Trying to Solve a Slow Tomcat Server
This is really frustrating. This morning, out of nowhere, one of my Tomcat webservers was taking far longer to return data than normal. By 'far longer', I mean 5 to 10 seconds when yesterday it was sub-second. Really. It's a factor of 10x to 30x in response time. Horrible.
So I'm trying to figure this out. It's not a resource issue - got plenty of memory and CPU... it's not the code - it's running fine in London and NYC... it's not a simple data error - restarts and even different JVM GC parameters makes no difference at all.
It could be hardware. It could be networking. I seem to be getting no real help on either of these. It's pretty frustrating. My co-worker, Steve, who is taking over for me on this project, wants to put in another box to the mix and see if the problem clears up. If so, then it's the box.
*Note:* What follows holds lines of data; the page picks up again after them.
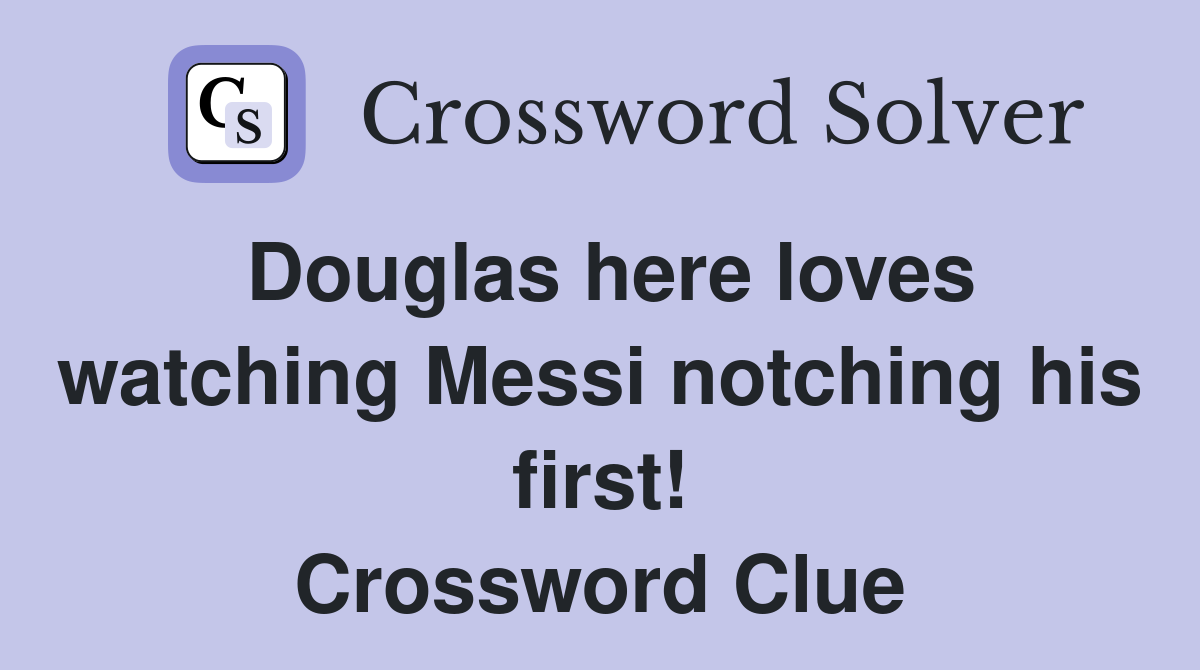 Douglas here loves watching Messi notching his first! Crossword Clue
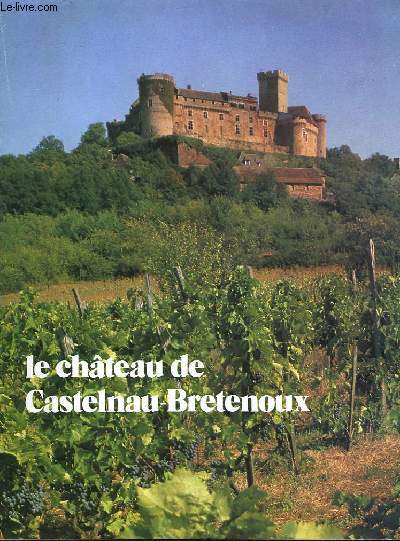 LE CHATEAU DE CASTELNEAU-BRETRNOUX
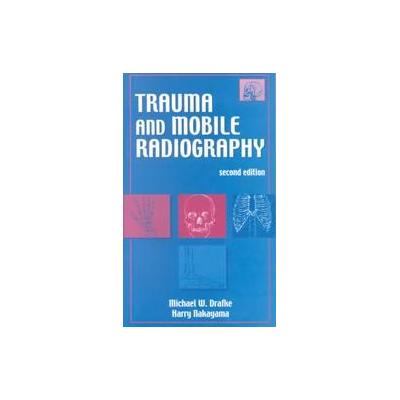 Trauma and Mobile Radiography by Harry Nakayama (Paperback - F.A. Davis Co)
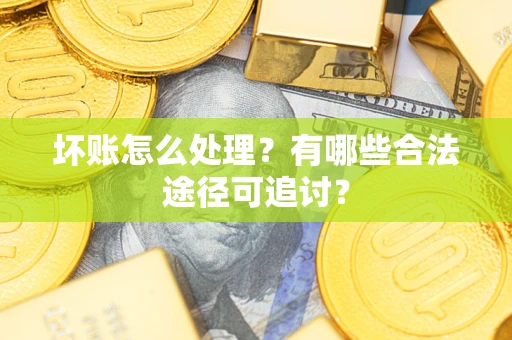 武汉坏账怎么处理？有哪些合法途径可追讨？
Or is it?
If they can't find the problem under load, are they going to fix it when it's isolated and not doing anything? Maybe. But the vendor isn't going to give us a replacement box "just because". It's got to be something. I'm just stumped as to what.
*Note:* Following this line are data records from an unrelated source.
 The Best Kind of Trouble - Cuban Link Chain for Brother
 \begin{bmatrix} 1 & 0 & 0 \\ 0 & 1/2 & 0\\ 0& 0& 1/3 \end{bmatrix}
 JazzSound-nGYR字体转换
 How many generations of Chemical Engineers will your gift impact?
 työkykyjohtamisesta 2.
What's frustrating is that it appears to be a networking problem. I get the connection, but getting the contents from the Tomcat instance is exceptionally slow. I suppose, it really appears to be a software problem. Everyone says their stuff is working just fine, but still we have this delay in getting the data.
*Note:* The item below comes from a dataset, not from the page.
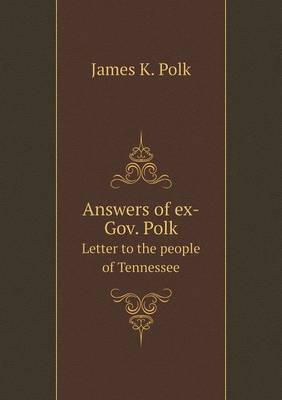 Book cover for Answers of ex-Gov. Polk Letter to the people of Tennessee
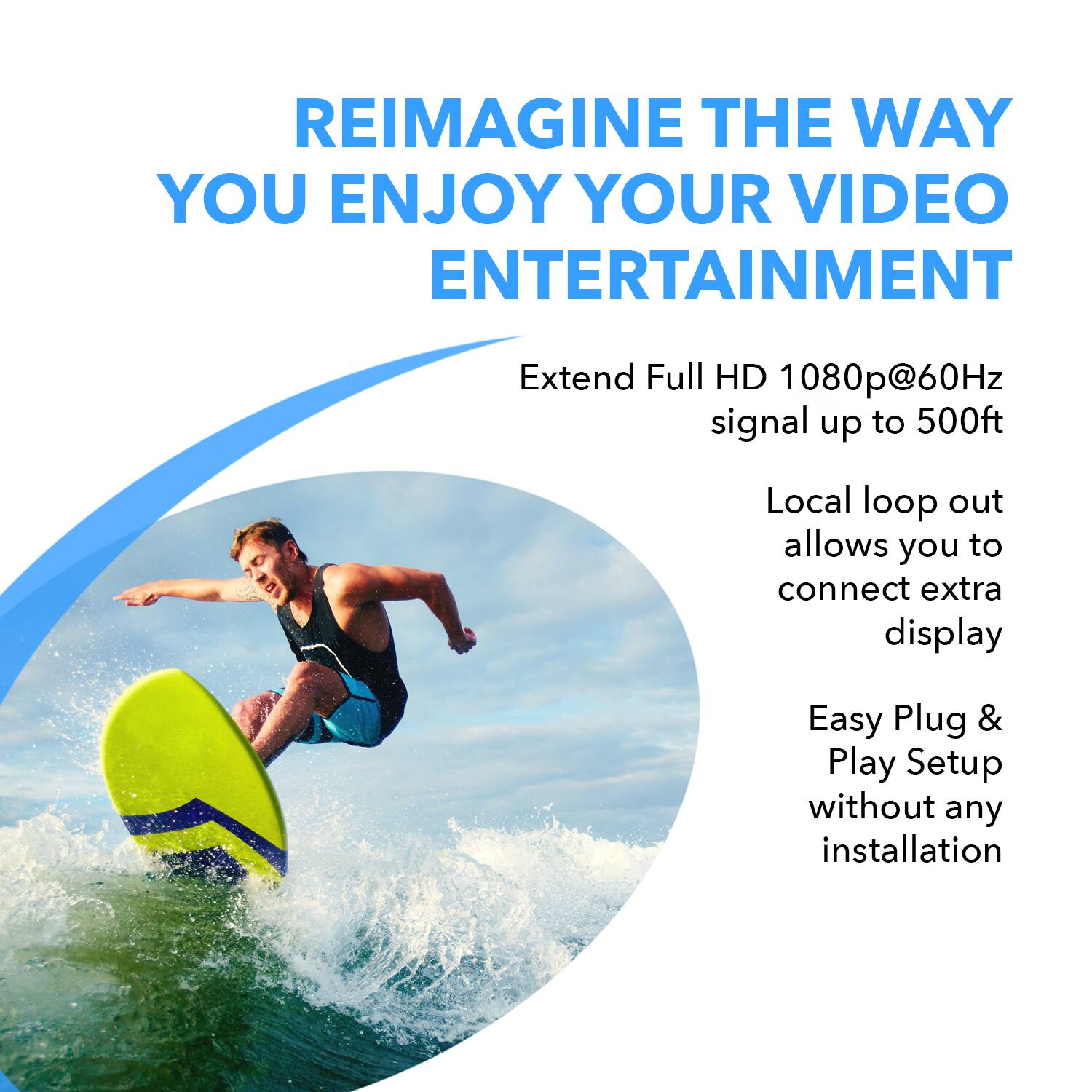 REIMAGINE THE WAY YOU ENJOY YOUR VIDEO ENTERTAINMENT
If it's not the code - and I haven't changed the code in weeks, then it might be the configuration. Nope, I checked that... it's configured exactly right. If it's not the code, and the data loads haven't changed that much, then how likely is it really "within" the box? Not a lot, in my book. But what else could it be?
Not fun.
UPDATE: a reboot of the box fixed it. Something went very wrong with the box. Oh well... can't do much about that.
[5/28] UPDATE: turns out, there's a problem with the stated defaults with Tomcat 6.0.18. In the conf/servlet.xml file there's a maximum number of acceptor threads for the incoming socket connections. It appears that the stated default of 200 was not, in fact, what the default was. Using jConsole, we were able to see that the actual value of maxThreads for the port 8080 connector was 40. We set it in the conf/server.xml:
<Connector port="8080" protocol="HTTP/1.1" connectionTimeout="20000" redirectPort="8443" maxPostSize="0" maxThreads="400" />
and with this (and the automatic change in jConsole) the number of acceptor threads popped up from 40 to 166 and the speed was back. Amazing that the default wasn't what they said. Had that been the case, we would have been fine.
Good lesson to know.
To activate the monitoring for Tomcat assuming it's not already active, you need to add a few command-line options to the CATALINA_OPTS environment variable in either cataling.sh or the startup.sh script:
export CATALINA_OPTS="-Dcom.sun.monitoring.jmxremote \ -Dcom.sun.monitoring.jmxremote.port=7999 \ -Dcom.sun.monitoring.jmxremote.ssl=flase \ -Dcom.sun.monitoring.jmxremote.authenticate=false"
and then restart the Tomcat server. It's probably not a huge load, but you have to have it in order to connect with jConsole, so it's probably something you need to use unless you know it's not a great idea.